List of tasks:
• 1. Reproduce verbatim the part of the magnetic bearing text between "Another mechanical bearing" and "used for safety.", inclusive.
• 2. Using the magnetic bearing text, explain in one to three sentences why the sleeve that guides the stator has 16 threads per inch.
• 3. Extend the magnetic bearing text, starting right after its final sentence.

Source document:
>>>>>

For the rotor, magnets with opposing magnetization were inserted on the mount. The specially designed nuts were used to move the magnets until they touched each other. The same procedure was used to assemble the stator. The magnetization of each magnet was measured using a Gaussmeter and calculated using a finite-element software. Results showed that the magnets have a N33 grade according to the standard MMPA No. 0100-00.
The bearing assembly also includes a thrust bearing, which is composed of a carbide tungsten ball (Ø = 6.35 mm) and a M7 tool steel surface. The ball is located at the extremity of the rotor and the tool steel surface is integrated to the base of the bearing. When properly lubricated, the coefficient of friction of the thrust bearing is approximately 0.1.
Another mechanical bearing was implemented for safety purposes. A radial ball bearing is used to prevent any contact between the rotor and the stator of the PMB. The gap between the shaft and the inner ring of the ball bearing was set at 0.45 mm. It should be noted that although it is mandatory to use the thrust bearing with the PMB, it was not included in the characterization to avoid its possible influence on the results. Figure 5 shows the primary components allowing the safe motion of the rotor: the PMB, the thrust bearing and the ball bearing used for safety.
Figure 5 also shows the apparatus used to vary the axial position generated by the radial PMB. The stator is guided and locked in place by a partially threaded sleeve and a specially designed locknut. As the rotor is always placed at the same position, the force applied on the thrust bearing can be reduced by lowering the stator of the PMB. The sleeve has 16 threads per inch in order to have a relatively small vertical displacement (1.59 mm) for a full rotation of the stator. Finally, a load cell was placed beneath the steel surface of the thrust bearing to measure the force applied to it.

<<<<<

Information provided:
>>>>>

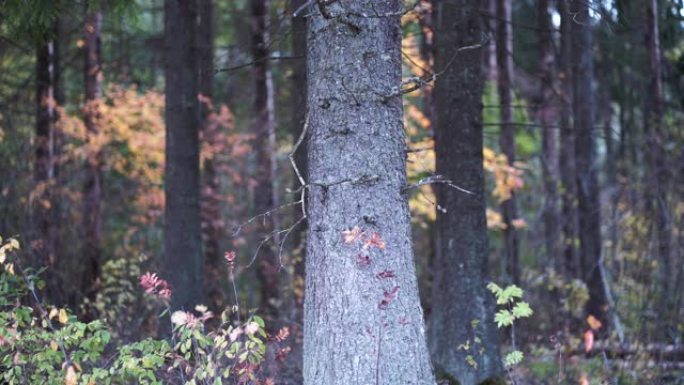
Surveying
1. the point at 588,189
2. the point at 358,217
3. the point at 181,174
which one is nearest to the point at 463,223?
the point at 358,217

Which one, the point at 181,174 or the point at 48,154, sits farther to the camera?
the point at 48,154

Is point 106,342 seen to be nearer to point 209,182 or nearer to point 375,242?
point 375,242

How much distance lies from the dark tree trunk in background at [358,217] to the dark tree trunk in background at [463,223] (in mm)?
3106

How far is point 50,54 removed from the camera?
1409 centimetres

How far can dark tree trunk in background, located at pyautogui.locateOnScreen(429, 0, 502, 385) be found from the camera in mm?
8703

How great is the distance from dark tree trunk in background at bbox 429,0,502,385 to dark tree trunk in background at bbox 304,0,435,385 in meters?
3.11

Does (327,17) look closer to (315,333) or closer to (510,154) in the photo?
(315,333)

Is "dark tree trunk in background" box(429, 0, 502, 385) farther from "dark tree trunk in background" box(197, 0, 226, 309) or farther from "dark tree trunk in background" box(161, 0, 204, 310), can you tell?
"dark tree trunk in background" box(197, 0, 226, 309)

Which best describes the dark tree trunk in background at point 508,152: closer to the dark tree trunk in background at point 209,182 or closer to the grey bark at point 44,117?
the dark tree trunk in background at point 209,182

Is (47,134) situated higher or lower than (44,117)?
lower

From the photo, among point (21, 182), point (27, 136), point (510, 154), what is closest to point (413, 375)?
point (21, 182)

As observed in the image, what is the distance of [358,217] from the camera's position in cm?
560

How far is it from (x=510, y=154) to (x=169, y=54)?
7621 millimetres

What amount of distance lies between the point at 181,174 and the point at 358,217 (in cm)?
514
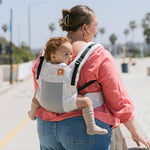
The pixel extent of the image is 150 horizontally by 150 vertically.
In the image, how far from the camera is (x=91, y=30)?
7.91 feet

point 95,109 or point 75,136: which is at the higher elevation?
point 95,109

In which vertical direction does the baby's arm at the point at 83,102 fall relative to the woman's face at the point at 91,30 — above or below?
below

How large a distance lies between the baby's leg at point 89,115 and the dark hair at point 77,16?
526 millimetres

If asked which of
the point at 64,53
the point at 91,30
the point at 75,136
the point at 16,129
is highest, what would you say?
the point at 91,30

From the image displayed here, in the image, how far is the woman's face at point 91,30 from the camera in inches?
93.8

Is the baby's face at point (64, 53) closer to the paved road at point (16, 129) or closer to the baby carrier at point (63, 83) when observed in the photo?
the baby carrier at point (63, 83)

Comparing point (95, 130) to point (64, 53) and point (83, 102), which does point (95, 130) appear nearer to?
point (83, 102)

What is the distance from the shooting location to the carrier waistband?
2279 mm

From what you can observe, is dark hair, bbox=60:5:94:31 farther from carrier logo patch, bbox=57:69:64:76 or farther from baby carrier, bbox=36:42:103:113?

<<<<<

Exercise responses:
• 1.
Another mechanical bearing was implemented for safety purposes. A radial ball bearing is used to prevent any contact between the rotor and the stator of the PMB. The gap between the shaft and the inner ring of the ball bearing was set at 0.45 mm. It should be noted that although it is mandatory to use the thrust bearing with the PMB, it was not included in the characterization to avoid its possible influence on the results. Figure 5 shows the primary components allowing the safe motion of the rotor: the PMB, the thrust bearing and the ball bearing used for safety.

• 2. The sleeve has 16 threads per inch so that a full rotation of the stator produces only a relatively small vertical displacement of 1.59 mm.

• 3.
2.2.1. Experimental Setup
The stiffness of the bearing was obtained by measuring the forces generated by the relative positioning of the concentric magnets. To achieve this, the proposed methodology used a milling machine (Fryer TRT-320 5-axis) and a 3-component dynamometer (Kistler Type 9443B). The use of the milling machine is justified by the precision of its displacements and the stiffness of its construction. It should be noted that a 3-axis milling machine could be used for the characterization. The 3-component dynamometer is a device that measures forces in three perpendicular directions (X, Y, and Z) simultaneously and in real time. The high stiffness of both the milling machine and the dynamometer prevents any undesired deflections of the setup eliminating a source of error in the measurements. Figure 6 shows the magnetic bearing installed on the dynamometer and the milling machine. It also shows the coordinate system of the measured displacements and forces.
Two different setups were necessary to achieve all the measurements. The first setup was used to measure the axial and radial stiffness of the bearing while the second setup allowed the measurement of its damping. The main difference between the two setups was the presence, in the second one, of a universal joint with two degrees of freedom allowing the characterization of the damping. Figure 7 shows the second setup, which included the universal joint and a longer shaft. A longer shaft was used to give the possibility of varying test parameters by adding weight to the system.
The characterization of the damping was achieved with an accelerometer placed on the shaft near the bearing. An impulse was applied to the shaft with an impact hammer. The impact was given on the side opposite to the accelerometer. The response was acquired at a rate of 500 Hz to ensure the quality of the results.
2.2.2. Experimental Procedures
Two experimental procedures were defined to measure the properties of the magnetic bearing. The first procedure was destined to obtain the axial and radial stiffness of the bearing while the second was used to measure the damping of the bearing. The first step for both procedures was to measure the position of the stator and the length of the shaft used to hold the rotor. These measurements were done using the milling machine’s integrated probes. The next steps of both techniques are described in the following sections.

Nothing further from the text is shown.